So the condition2==TRUE has a higher priority. If the original block is same
as below:

always @(posedge clk or negedge rtsn)
if ( rtsn ==1'b0 )
a <= 1'b0;
else begin
if ( condition2 == TRUE ) a <= 1'b1;
else if ( condition1 == TRUE ) a <= 1'b0;
else a <= a;
end
end
 
Kiran wrote:
Hi,

In the following code,

always @(posedge clk or negedge rstn)
begin
if (rstn == 1'b0)
begin
.
.
a <= 1'b0;//reset condition
end
else
begin
.
.
if ( condition1 == TRUE )
begin
a <= 1'b0;
end
.
.
if (condition2 == TRUE)
begin
a <= 1'b1;
end

end
.
end

what's happening is that FF 'a' is being assigned under 2 unrelated if
statements. 'condition1' and 'condition2' are not related. Will this
cause a simulation vs. synthesis mismatch?
No.

What will happen in
simulation & synthesis for this kind of code?
No problem with either. Probably you are concerned about the case in which
both conditions are true. In this case the last condition "wins", as
required by the code. The logic implementation is a piece of cake for
a synthesis tool, but surprizingly difficult to understand by many
designers, typically those who overemphasize "thinking hardware".

In the future it may help by not thinking of 'a' as *being* a flip-flop,
but just a Verilog reg (which is something completely different), that
needs to be *implemented* with a flip-flop and logic according to
the way it is used in the code.

Regards, Jan

--
Jan Decaluwe - Resources bvba - http://jandecaluwe.com
Losbergenlaan 16, B-3010 Leuven, Belgium
Bored with EDA the way it is? Check this:
http://jandecaluwe.com/Tools/MyHDL/Overview.html
 
Kiran wrote: (some stuff clipped)
always @(posedge clk or negedge rstn)
begin
.
.
if ( condition1 == TRUE ) begin
a <= 1'b0;
end .
.
if (condition2 == TRUE)
begin
a <= 1'b1;
end
end
.
end
Jan replied:

Probably you are concerned about the case in which both conditions
are true. In this case the last condition "wins", as required by the
code.
What about "glitches"?

Is the simulator REQUIRED to eliminate the possible transition of the
output signal a from it's input value (say x) to 0, before
transitioning a to it's final value 1, when both conditions are true?

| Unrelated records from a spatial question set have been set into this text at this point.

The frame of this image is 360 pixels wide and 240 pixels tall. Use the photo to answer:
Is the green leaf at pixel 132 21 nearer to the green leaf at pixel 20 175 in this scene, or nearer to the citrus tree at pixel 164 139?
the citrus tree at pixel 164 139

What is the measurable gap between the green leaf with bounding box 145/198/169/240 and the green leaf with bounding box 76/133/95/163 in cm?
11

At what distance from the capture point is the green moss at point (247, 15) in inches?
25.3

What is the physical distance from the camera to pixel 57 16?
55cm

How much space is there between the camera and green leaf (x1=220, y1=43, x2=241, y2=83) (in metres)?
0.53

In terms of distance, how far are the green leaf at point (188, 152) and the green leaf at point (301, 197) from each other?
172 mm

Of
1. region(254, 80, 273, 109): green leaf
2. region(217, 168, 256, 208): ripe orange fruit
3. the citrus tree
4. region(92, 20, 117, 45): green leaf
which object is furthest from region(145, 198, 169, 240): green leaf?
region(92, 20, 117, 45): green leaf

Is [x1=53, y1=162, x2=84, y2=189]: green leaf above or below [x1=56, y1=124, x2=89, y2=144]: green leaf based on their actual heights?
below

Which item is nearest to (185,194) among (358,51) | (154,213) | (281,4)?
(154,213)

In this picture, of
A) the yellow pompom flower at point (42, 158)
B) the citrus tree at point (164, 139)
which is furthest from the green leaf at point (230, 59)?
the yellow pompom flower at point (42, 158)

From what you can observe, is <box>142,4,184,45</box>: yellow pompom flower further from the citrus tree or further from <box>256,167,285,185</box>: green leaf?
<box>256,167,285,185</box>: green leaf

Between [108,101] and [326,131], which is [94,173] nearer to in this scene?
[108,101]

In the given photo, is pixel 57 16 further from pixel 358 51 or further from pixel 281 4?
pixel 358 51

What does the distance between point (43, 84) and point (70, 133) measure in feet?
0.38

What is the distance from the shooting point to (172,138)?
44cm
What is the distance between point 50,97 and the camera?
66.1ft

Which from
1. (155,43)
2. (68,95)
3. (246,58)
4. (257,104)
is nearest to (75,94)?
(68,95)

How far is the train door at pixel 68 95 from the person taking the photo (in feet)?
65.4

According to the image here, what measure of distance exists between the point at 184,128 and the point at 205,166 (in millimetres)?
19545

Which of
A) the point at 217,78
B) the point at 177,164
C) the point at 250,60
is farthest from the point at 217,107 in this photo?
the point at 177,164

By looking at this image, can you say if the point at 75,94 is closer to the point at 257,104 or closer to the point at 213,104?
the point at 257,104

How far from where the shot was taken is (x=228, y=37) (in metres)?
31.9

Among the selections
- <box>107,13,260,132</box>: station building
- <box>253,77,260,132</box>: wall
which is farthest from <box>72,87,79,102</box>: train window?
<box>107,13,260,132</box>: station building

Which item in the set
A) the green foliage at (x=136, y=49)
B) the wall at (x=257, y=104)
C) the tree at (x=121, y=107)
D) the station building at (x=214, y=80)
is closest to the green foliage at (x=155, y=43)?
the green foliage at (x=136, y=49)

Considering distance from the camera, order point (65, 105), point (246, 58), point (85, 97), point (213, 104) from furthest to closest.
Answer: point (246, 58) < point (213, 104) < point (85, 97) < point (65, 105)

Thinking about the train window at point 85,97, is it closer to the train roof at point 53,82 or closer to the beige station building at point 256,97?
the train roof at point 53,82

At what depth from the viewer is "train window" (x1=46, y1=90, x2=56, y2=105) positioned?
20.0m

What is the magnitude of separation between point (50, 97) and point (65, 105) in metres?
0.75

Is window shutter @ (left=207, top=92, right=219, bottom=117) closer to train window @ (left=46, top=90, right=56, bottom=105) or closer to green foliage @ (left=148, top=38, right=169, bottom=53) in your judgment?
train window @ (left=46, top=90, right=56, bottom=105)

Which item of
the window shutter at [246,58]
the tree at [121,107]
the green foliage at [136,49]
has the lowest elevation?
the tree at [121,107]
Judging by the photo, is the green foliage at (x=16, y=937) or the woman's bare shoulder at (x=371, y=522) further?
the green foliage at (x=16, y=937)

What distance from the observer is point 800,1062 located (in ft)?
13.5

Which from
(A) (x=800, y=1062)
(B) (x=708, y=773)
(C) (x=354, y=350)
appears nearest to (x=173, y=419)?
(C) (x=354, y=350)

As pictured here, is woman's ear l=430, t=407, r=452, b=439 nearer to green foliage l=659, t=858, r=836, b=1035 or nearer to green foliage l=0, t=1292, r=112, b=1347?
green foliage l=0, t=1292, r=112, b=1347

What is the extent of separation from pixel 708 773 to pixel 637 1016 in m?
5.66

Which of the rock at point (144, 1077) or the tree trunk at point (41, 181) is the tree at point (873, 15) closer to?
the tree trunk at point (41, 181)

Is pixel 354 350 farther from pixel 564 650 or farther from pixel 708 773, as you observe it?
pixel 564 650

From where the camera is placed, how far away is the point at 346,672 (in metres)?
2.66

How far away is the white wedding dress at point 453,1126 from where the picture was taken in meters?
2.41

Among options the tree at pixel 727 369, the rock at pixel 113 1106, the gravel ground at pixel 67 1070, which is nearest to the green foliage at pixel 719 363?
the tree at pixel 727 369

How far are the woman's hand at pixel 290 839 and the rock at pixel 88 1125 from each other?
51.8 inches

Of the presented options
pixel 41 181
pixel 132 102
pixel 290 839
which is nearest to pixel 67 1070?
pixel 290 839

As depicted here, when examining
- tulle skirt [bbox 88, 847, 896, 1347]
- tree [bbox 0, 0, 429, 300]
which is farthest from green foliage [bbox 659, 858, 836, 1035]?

That is, if there is other code that does:

always @ ( negedge a ) $display ("negedge\n");
always @ ( posedge a ) $display ("posedge\n");

Is the simulator prohibited from printing the negedge message, if at
the clock edge both condition1 and condition2 are true? I could
believe that the simulator is not required to display negedge, but
prohibited from doing so?

The way I read section 5.4.1 of the standard, I see it guaranteeing
that there will be a (simulation) glitch, which is exactly the
opposite of what your response implies.

Explain to me where I am confused (where in the standard it guarantees
that the glitch is prvented).

Note, unless the synthesizer is capable of intentinally generating
gates that create glitches, it would seem that there could be a
synthesys/simulation mis-match (as the simulator might glitch and the
resulting synthesized hardware, might not). Moreover, if instead of
$display statements, one was using "a" as a clock on some other gates,
I could see those gates as triggering on the glitch in the simulator,
but potentially, not triggering if the glitch was removed in synthesis,
unless the synthesis tool was creative enough to substitute some much
fancier code in place of "a" on the clocks of the downstream flops.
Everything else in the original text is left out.